When I started shooting at the temple I brought a map. The temple grounds were made up of locations that I could mark and each photograph was a panoramic view made from these points. I rushed around the temple grounds trying to capture as many locations during the cherry blossom season because everybody told me that the seasons were important in Japan.
Once I covered what I thought were the most interesting locations I asked myself, "now where can I shoot?" But the next locations weren't the ones I could find on my map. The temple grounds were pinpoints in space but I didn't really think of the dimension of time as a location until I realized how different the the temple became with the change of seasons.
Each panorama is made up of many images joined together in the same way that satellites photograph the earth creating a detailed image from many small photographs. The more detailed the photograph, the more images I have to shoot so I end up capturing not a moment or snapshot but time in a human scale like the time it would take to make a sketch for a painting. I was originally thinking of this kind of time. But when I ran out of locations I saw that there was a bigger time spanning seasons; the micro and macro.
As I went back to the temple to shoot, my newfound appreciation for the seasons must have influenced me. When the pink cherry blossoms shimmered against the pale steel sky I thought, "these visitors came at a good time, this is the most beautiful season to come." When the landscape turned bright green in the late spring rains I thought the same thing.

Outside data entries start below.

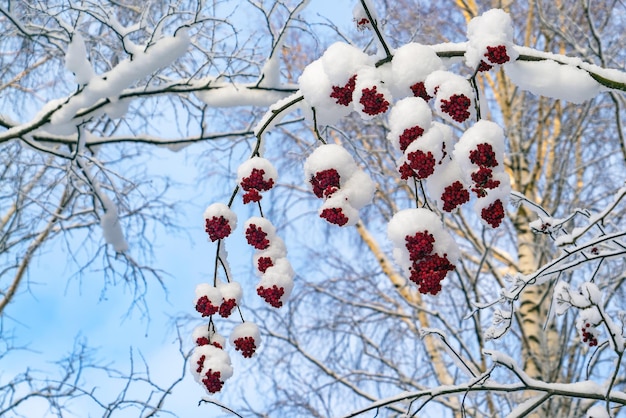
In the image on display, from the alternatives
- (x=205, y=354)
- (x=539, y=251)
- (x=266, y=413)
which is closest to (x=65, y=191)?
(x=266, y=413)

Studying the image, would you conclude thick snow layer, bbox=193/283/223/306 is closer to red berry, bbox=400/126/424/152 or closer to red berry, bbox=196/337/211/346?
red berry, bbox=196/337/211/346

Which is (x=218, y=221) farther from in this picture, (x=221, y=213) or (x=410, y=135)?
(x=410, y=135)

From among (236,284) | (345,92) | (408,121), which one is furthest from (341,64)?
(236,284)

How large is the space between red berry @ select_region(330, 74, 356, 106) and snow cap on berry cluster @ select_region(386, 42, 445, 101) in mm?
98

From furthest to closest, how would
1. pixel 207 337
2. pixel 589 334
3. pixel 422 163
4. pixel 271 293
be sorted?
pixel 589 334, pixel 207 337, pixel 271 293, pixel 422 163

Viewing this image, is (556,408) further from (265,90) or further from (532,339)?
(265,90)

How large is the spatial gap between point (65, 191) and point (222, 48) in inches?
150

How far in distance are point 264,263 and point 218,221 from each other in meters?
0.18

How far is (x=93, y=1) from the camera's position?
4.45 m

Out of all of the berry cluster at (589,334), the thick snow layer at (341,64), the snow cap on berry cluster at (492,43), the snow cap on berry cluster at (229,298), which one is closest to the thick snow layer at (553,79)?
the snow cap on berry cluster at (492,43)

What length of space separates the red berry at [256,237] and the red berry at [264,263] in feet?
0.13

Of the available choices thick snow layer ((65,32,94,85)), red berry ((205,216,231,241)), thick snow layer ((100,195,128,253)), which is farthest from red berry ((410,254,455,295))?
thick snow layer ((100,195,128,253))

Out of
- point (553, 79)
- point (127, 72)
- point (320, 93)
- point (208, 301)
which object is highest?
point (127, 72)

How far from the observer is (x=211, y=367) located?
2.01 metres
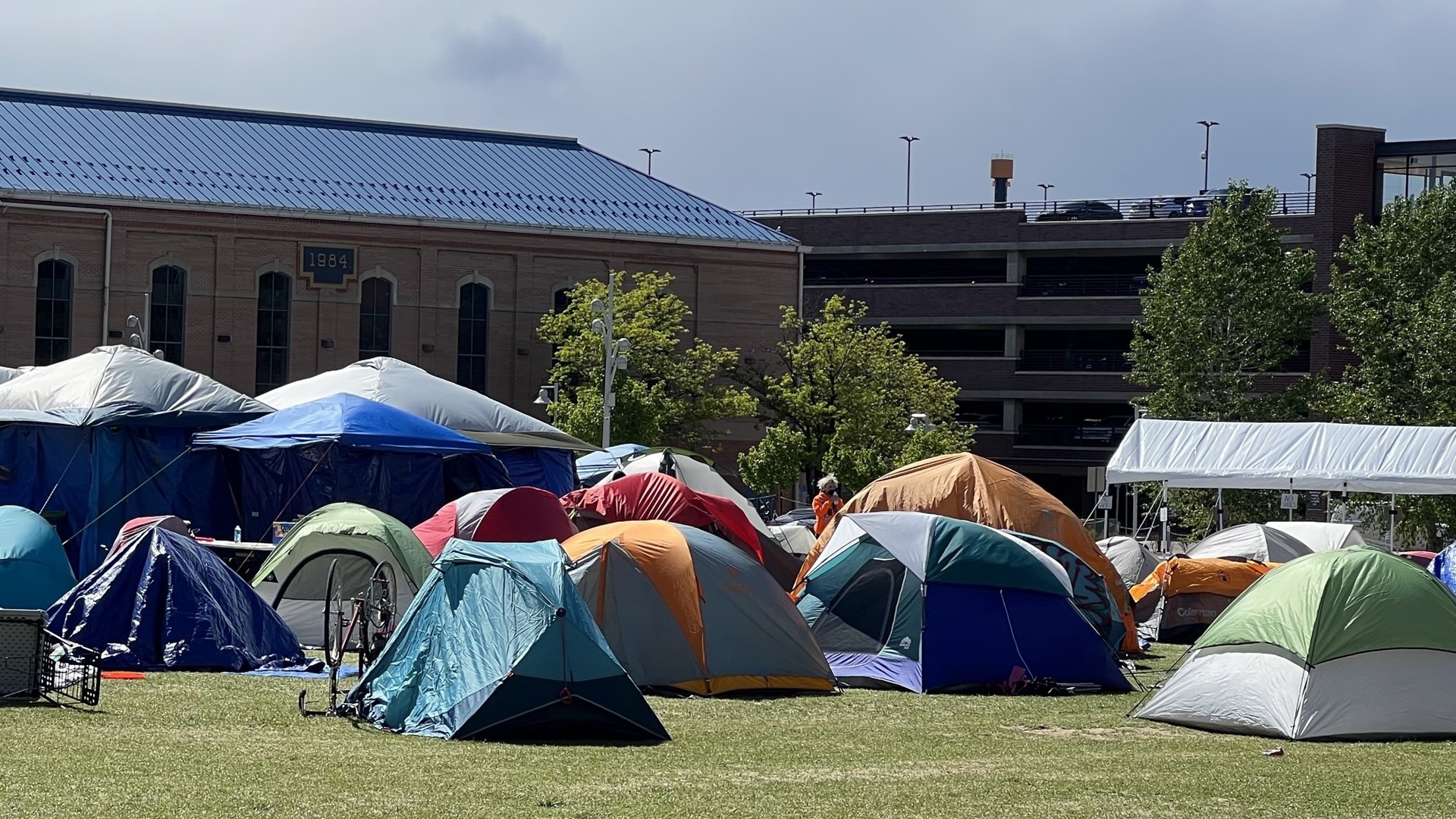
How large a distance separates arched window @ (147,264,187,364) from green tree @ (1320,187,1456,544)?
107ft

During the hot summer when the deep blue sky framed the temple buildings in cool, black shadows I thought the same thing but I knew that once the orange autumn came with its clear light it would be the most beautiful season. Then in the winter when I was waiting for my footsteps to disappear under fresh snow I saw a visitor taking photos we looked at each other and I said, "you came at a good time, this is the most beautiful season to see the temple."